Tre. Regolare la professione?

Infine il tema della trasparenza che è stato trattato, tra gli altri, nella sessione Processo alla lobby: minaccia o risorsa per la democrazia? Sono intervenuti Riccardo Nencini, viceministro delle Infrastrutture e dei Trasporti; Michele Corradino, componente dell’Autorità Nazionale Anticorruzione; Gerardo Villanacci, dell’Università Politecnica delle Marche; Mariella Palazzolo di Telos A&S. Ha moderato Fiorenza Sarzanini, giornalista del Corriere della Sera. I famosi registri non bastano. Per eliminare alla radice il fenomeno dei faccendieri e dei facilitatori, bisognerebbe fare in modo che il legislatore lavori con maggiore trasparenza. “Ma non pubblicano tutto online?” Qualcuno potrebbe replicare. Non basta. Non è sufficiente rendere nota una decisione, quando è stata già presa. Questo perché il lobbista ha il compito di rappresentare un interesse prima che la decisione sia presa, non certo a cose fatte.
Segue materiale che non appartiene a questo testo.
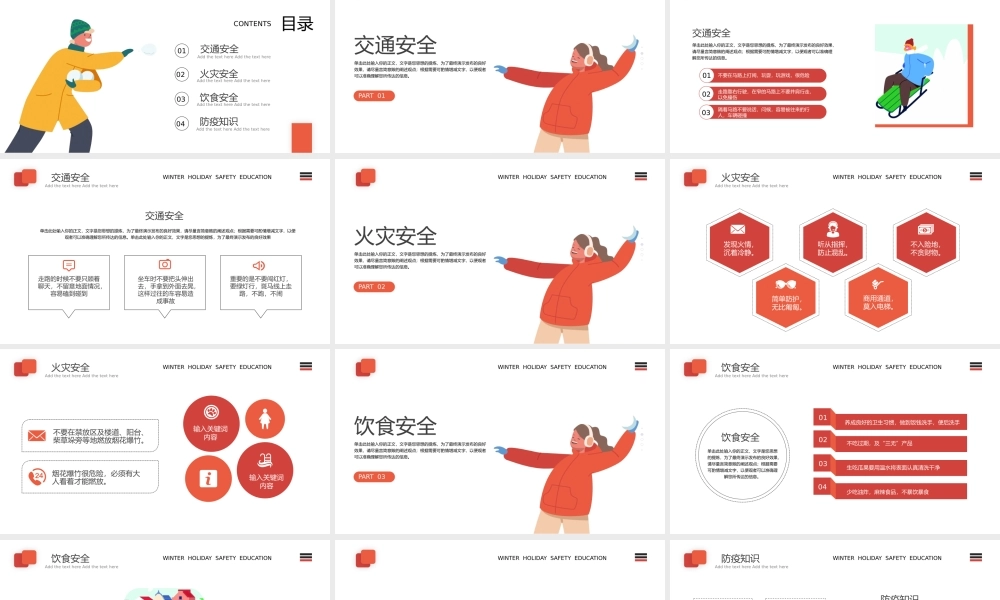 寒假安全教育主题班会PPT.pptx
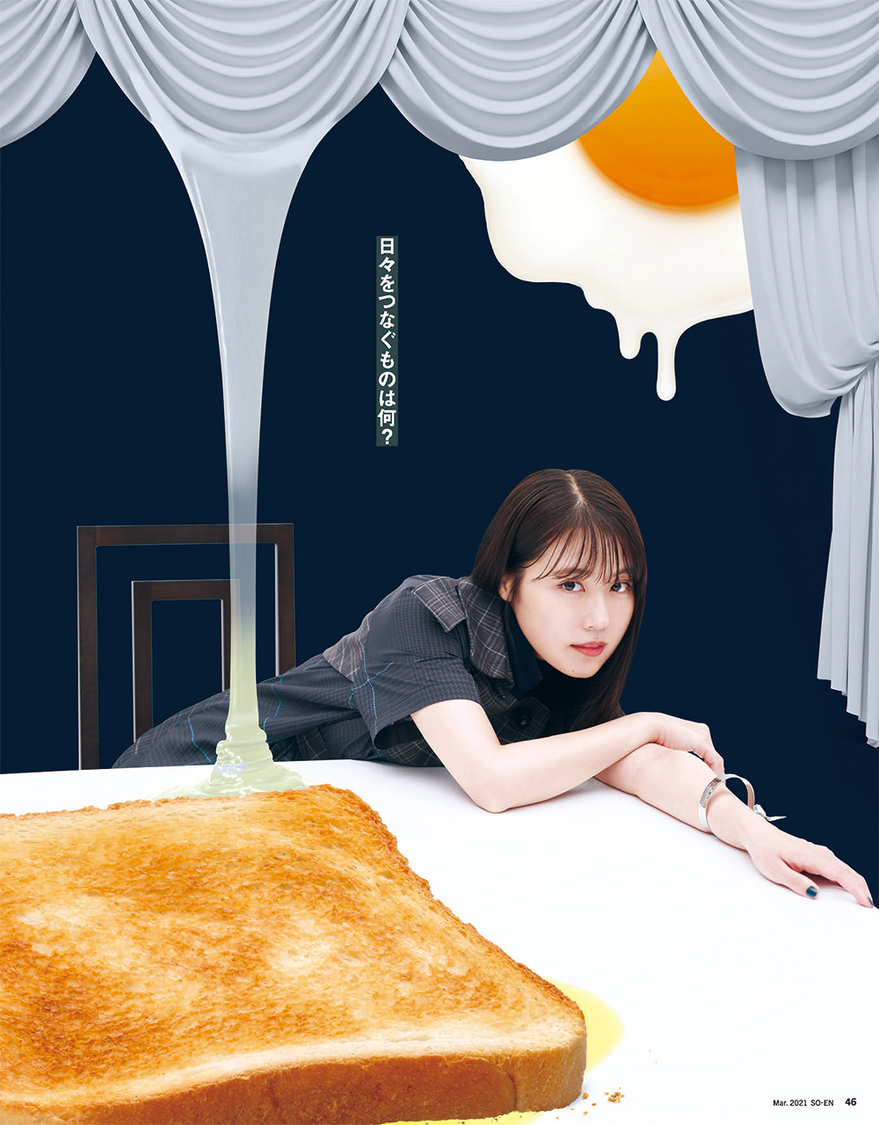 有村架純『装苑』2021年3月号より（撮影：北村圭介）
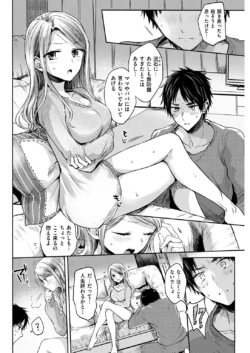 Page 308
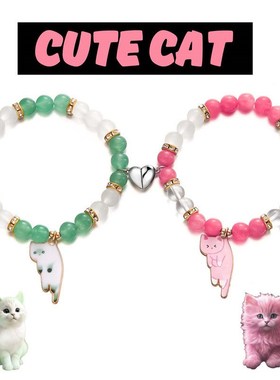 TwoPack Creative Heartshaped Magnetic Buckle Lazy Cat Pendan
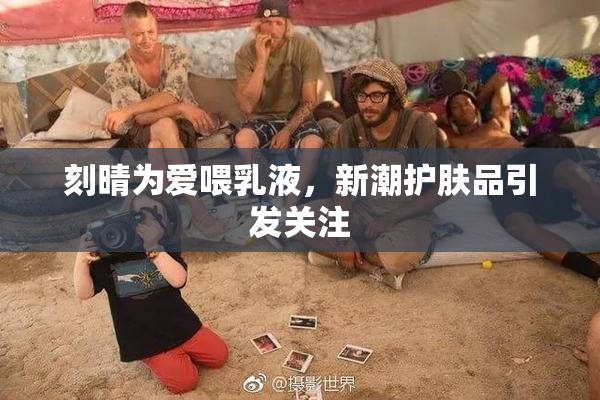 刻晴为爱喂乳液，新潮护肤品引发关注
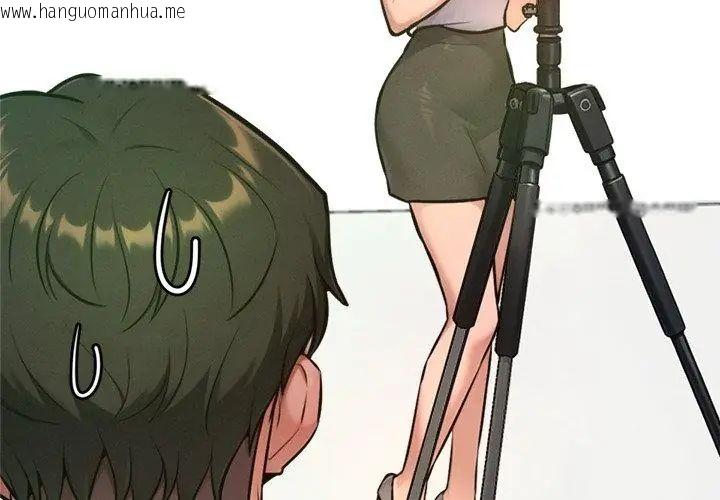 韩国漫画不只是朋友韩漫_不只是朋友-第20话在线免费阅读-韩国漫画-第65张图片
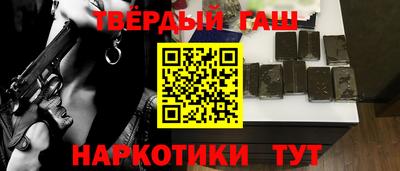 марихуана Берёзовский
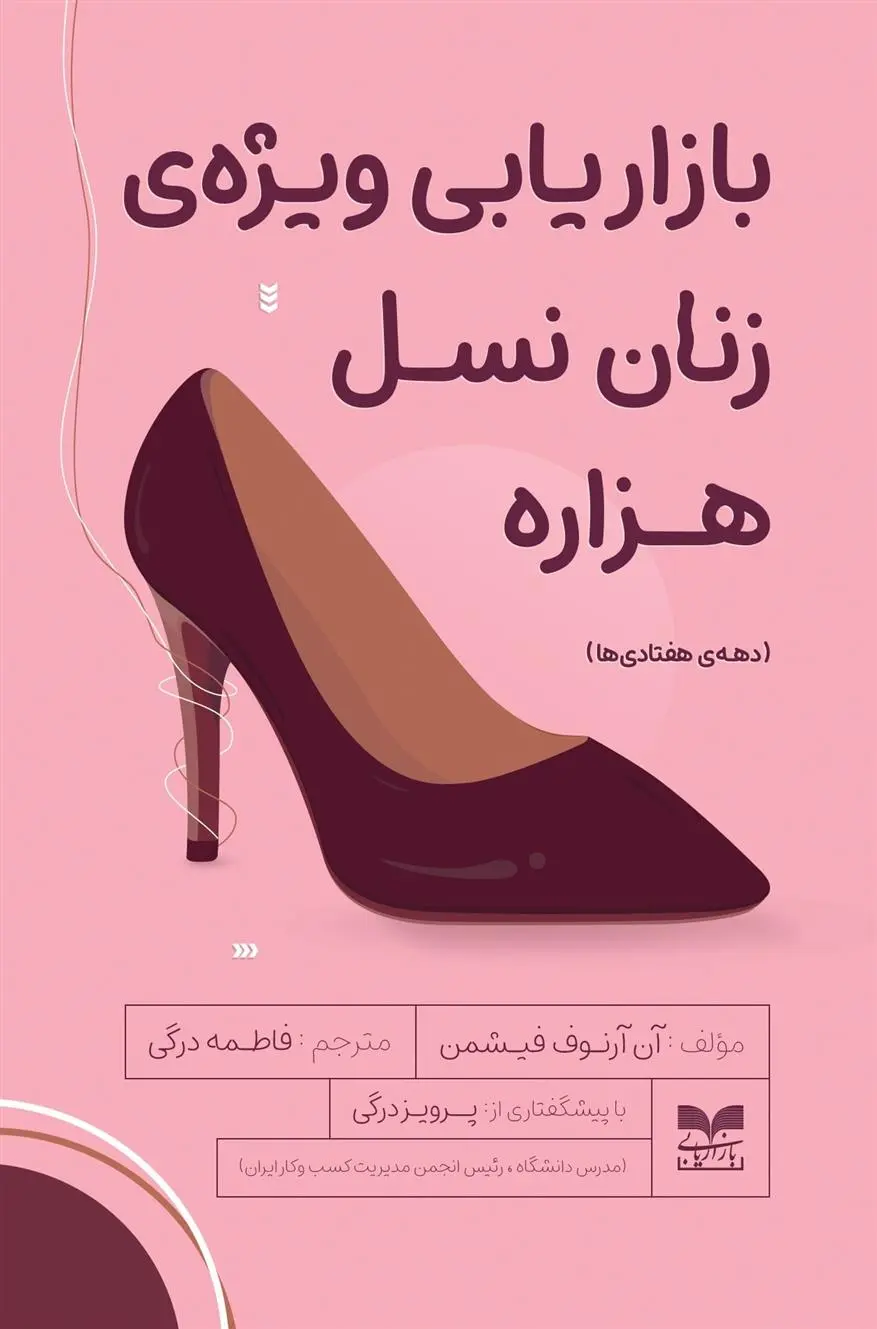 دانلود pdf کتاب بازاریابی ویژه زنان نسل هزاره آن آرنوف فیشمن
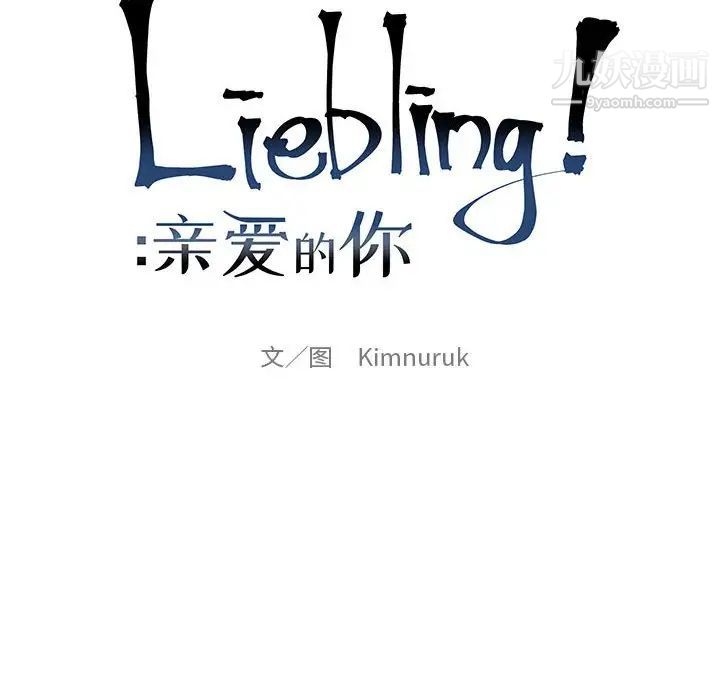 亲爱的你-Liebling！第122话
Allora sarebbe utile concedere a tutti i cittadini e ai gruppi di interesse l’accesso uguale e tempestivo ai testi e ai lavori preparatori che preludono alla stesura degli atti normativi (soprattutto Decreti e Regolamenti del Governo), nonché garantire tempi di decisione rapidi e certi. Solo in questo modo si eviterebbe il mercimonio delle informazioni alle quali i facilitatori promettono di concedere accesso esclusivo ai clienti che pagano. L’accesso alle informazioni che riguardano i cittadini e le imprese deve essere garantito a tutti. E qui emerge un altro paradosso: in Italia non c’è troppa lobby, ma ce n’è troppo poca. Soprattutto di quella fatta bene.